Tuesday, March 17, 2009

Europe Needs More Economists

Charles Wyplosz thinks Europe needs more economists, especially of the "saltwater (pro-fsical policy) macro" variety:

Why, then, the growing divide between the US and Europe on how to respond to the recession? The size of public debts is one answer. Another answer is that the hallways of power in Washington (both in the Fed and the Treasury) are peopled with first-rate economists who happen to be of the saltwater variety who believe that fiscal policy works and have developed a clear view of what they want to see done. Several of them are also economic historians who have studied the Great Depression in great detail and concluded that, maybe, policy actions did not do as much good as is sometimes asserted, but that inaction under the Hoover administration transformed the financial crash into a full-blown recession.

Now look at the hallways of power in continental Europe, and you will not find many economists, even fewer first-rate economists, and certainly no one who can claim any in-depth knowledge of the Great Depression. Confused policymakers cannot develop a macroeconomic strategy on their own. On the other hand, microeconomic policies are more reassuring, because they do not seem to involve general equilibrium reasoning. Policymakers like partial equilibrium reasoning – because it is easier but mainly because they can believe that they understand what they do. Of course, we know that partial equilibrium is dead wrong and that you never get what you expect.

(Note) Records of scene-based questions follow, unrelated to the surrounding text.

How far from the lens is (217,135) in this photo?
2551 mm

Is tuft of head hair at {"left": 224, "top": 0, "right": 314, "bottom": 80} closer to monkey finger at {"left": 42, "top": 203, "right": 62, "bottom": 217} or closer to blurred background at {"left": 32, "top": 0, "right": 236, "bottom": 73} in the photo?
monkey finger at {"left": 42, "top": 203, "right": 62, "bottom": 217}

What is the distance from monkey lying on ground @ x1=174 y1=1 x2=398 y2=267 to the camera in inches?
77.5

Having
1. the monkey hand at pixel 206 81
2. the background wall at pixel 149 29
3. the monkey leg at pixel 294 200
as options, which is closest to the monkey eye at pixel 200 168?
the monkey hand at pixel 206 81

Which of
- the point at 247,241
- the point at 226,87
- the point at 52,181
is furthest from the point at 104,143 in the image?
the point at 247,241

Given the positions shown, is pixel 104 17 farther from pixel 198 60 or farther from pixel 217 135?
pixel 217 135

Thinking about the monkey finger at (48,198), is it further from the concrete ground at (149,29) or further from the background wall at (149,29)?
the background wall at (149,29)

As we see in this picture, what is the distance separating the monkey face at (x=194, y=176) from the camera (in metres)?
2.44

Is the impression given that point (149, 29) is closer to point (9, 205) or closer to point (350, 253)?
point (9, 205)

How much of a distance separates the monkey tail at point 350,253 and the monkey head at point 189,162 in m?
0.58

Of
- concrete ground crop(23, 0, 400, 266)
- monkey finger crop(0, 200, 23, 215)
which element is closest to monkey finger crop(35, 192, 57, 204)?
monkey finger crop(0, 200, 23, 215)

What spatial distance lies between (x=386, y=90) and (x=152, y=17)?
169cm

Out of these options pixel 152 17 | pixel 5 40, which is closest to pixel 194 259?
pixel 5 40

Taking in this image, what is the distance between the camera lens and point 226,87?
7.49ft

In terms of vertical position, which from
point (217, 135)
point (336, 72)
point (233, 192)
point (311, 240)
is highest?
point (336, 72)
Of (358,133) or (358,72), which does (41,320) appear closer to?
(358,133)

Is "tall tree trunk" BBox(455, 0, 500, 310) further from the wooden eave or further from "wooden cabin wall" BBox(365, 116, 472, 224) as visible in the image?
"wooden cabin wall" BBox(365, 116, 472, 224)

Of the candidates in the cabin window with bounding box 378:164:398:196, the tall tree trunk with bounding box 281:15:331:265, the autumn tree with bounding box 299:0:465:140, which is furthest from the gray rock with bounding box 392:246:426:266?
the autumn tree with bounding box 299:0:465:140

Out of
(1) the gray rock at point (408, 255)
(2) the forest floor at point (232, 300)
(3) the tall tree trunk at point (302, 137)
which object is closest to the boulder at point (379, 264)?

All this is true enough, but it's also true that one of our saltwater macroeconomists, Larry Summers, was deeply involved in removing and limiting the regulations on banking and financial markets. The remedy may thus lie in the malady, but I wouldn't say in this case that it's a blessing in disguise (I allude to Jean Starobinski's Le remède dans le mal, my English translation of which was published under the title Blessings in Disguise).